I am the least likely person to be writing about diarrhea. Just typing the word is mortifying. I needed spell check just to get it right. It’s the double “r” that trips me up.
My discomfort discussing anything butt-related is well documented (if you follow that link, you’ve been warned), but this is important. Here’s why.
One in five people living with HIV suffers from chronic diarrhea. That’s too many, and I happen to be one of them. Many of us figure that if the meds are working and we’re healthy, then gastrointestinal problems simply come with the territory. Remember the HIV drug Kaletra? What a nightmare. When my doctor prescribed it, he helpfully suggested I carry a plastic baggie and an extra pair of underwear with me at all times. Horrifyingly, he was absolutely right.
I managed to find a better med for me, but it’s the ongoing, not-quite-emergency-level diarrhea that has been plaguing me in recent months. And, if it wasn’t for the musical comedy web series Merce (and its hilarious production number about our reluctance to discuss diarrhea with our physician, below), I wouldn’t have the nerve to bring this up at all.
“If you don’t identify a problem, how can you find a solution?” asked Lisa Conte, CEO of Napo, during our phone interview. Lisa has no problem saying diarrhea. I’ve never heard the word spoken so many times in one sitting. Ahem.
In the early years of HIV/AIDS, Lisa explained, side effects like diarrhea were pushed aside in a battle for life and death. And even now, having healthy t-cells or an undetectable viral load is the grand goal of clinical care. It makes patients like me who suffer from diarrhea feel embarrassed to mention it, if not feel downright ungrateful.
Diarrhea also means losing electrolytes and getting dehydrated. “You’re also not absorbing nutrients or your medications properly,” Lisa warned. That last fact made an impact on me. We worked too hard to advocate for effective meds, and for people like me to have access to them, then for them to simply get flushed down the drain.
Before I knew it, I was confessing to Lisa about my own tummy troubles.

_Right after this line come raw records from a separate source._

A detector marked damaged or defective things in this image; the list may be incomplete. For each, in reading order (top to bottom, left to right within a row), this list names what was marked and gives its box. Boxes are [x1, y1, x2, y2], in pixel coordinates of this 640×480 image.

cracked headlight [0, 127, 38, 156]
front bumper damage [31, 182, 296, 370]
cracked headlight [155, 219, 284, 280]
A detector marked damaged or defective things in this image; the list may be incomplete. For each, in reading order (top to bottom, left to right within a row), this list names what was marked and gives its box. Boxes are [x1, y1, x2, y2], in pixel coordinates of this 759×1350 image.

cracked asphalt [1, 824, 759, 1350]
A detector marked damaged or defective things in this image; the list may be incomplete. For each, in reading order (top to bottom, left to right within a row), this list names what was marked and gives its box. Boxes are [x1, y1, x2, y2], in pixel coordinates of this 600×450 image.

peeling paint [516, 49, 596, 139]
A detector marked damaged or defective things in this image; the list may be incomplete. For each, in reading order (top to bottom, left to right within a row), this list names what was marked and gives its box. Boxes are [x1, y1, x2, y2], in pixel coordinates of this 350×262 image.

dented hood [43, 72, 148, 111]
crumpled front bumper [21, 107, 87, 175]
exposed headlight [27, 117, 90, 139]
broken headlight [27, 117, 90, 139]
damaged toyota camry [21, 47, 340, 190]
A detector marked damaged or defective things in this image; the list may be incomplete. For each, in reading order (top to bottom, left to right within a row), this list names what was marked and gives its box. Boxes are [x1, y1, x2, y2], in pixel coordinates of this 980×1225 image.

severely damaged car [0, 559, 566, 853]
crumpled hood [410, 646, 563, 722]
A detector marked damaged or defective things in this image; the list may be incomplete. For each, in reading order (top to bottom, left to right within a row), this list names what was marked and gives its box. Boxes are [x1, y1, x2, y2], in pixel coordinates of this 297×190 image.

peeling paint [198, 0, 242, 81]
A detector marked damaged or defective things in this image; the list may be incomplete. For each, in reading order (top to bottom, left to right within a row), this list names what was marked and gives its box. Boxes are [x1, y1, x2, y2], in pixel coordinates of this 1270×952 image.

I was even saying the word. “I have diarrhea, like, all the time!” I confided. I wonder if this sort of outburst happens to her a lot. Does she get asked back to cocktail parties?
Unfortunately, if you want to address your diarrhea with your doctor, you will probably have to be the one to bring it up.
“Addressing diarrhea is still mostly initiated by the patient,” reported Dr. Ronald Grossman, an infectious disease doctor in private practice in New York City. Dr. Grossman has been at this since the HIV crisis began, and he’s frustrated with how many doctors won’t bring up diarrhea.
“Some young doctors are so sharp about the latest drugs,” Dr. Grossman told me, “but this topic almost never comes up. There’s a whole lot of physician education that needs to go on here. After a patient talk I did recently, a young well-built guy came up to tell me he can’t hardly leave the house. He can’t predict his bowel movements. He didn’t have knowledge about a drug like Mytesi.”
Yes, Dr. Grossman is a fan and spokesperson for Mytesi, and damn if I didn’t blather on with Dr. Grossman about my own gastrointestinal maladies, and then promise him I would make a doctor appointment. And I did just that.
It actually felt great to commit to a doctor appointment just to discuss this. I even said the word diarrhea without lowering my voice. Much.
My doctor did exactly what Dr. Grossman suggested be done. She handed me a kit with two vials to take home to collect samples, so they could be tested in order to rule out any other conditions that might be causing my diarrhea.
Oh. My. God.
Just this morning, after a week of putting it off, I took care of the sample vials. It was as unpleasant as I had imagined. But I’m a big boy, a grown man in fact, and these are the things we do for our health. Yes, I was grossed out. But now I feel triumphant, dammit! I return the vials to the clinic today. Wish me luck.
Should everything check out normally – I will keep you updated – then I’m asking my doctor for the Mytesi and I will let you know if it works. What I have learned about it, I like. Mytesi is the first natural botanical oral drug approved by the FDA. Napo could have simply sold it at a health food store or GNC, but they opted for the much more stringent FDA approval process. Mytesi also doesn’t dry you out like over-the-counter diarrhea pills. It works when you need it, “normalizing” the gut, according to Napo.
And hey, my doctor might think I’m lactose intolerant or want to go in some other direction. I’m teachable and I’m willing. But this will end with my having a healthier gut if I have anything to do with it.
So there. That’s my diarrhea story. If you’re having similar problems, please don’t be afraid to bring it up very directly with your clinician. You’ll probably have to do the vial thing before anything else. Deal with it.
And, I want to thank the creators of Merce for being more courageous about this topic than I have been. They are still raising funds to complete Season Two. If I get my “stomach problems” in order, they’re getting a big fat donation of twenty bucks from me.
Thanks for reading, my friends. And please, be well. That includes your pooping.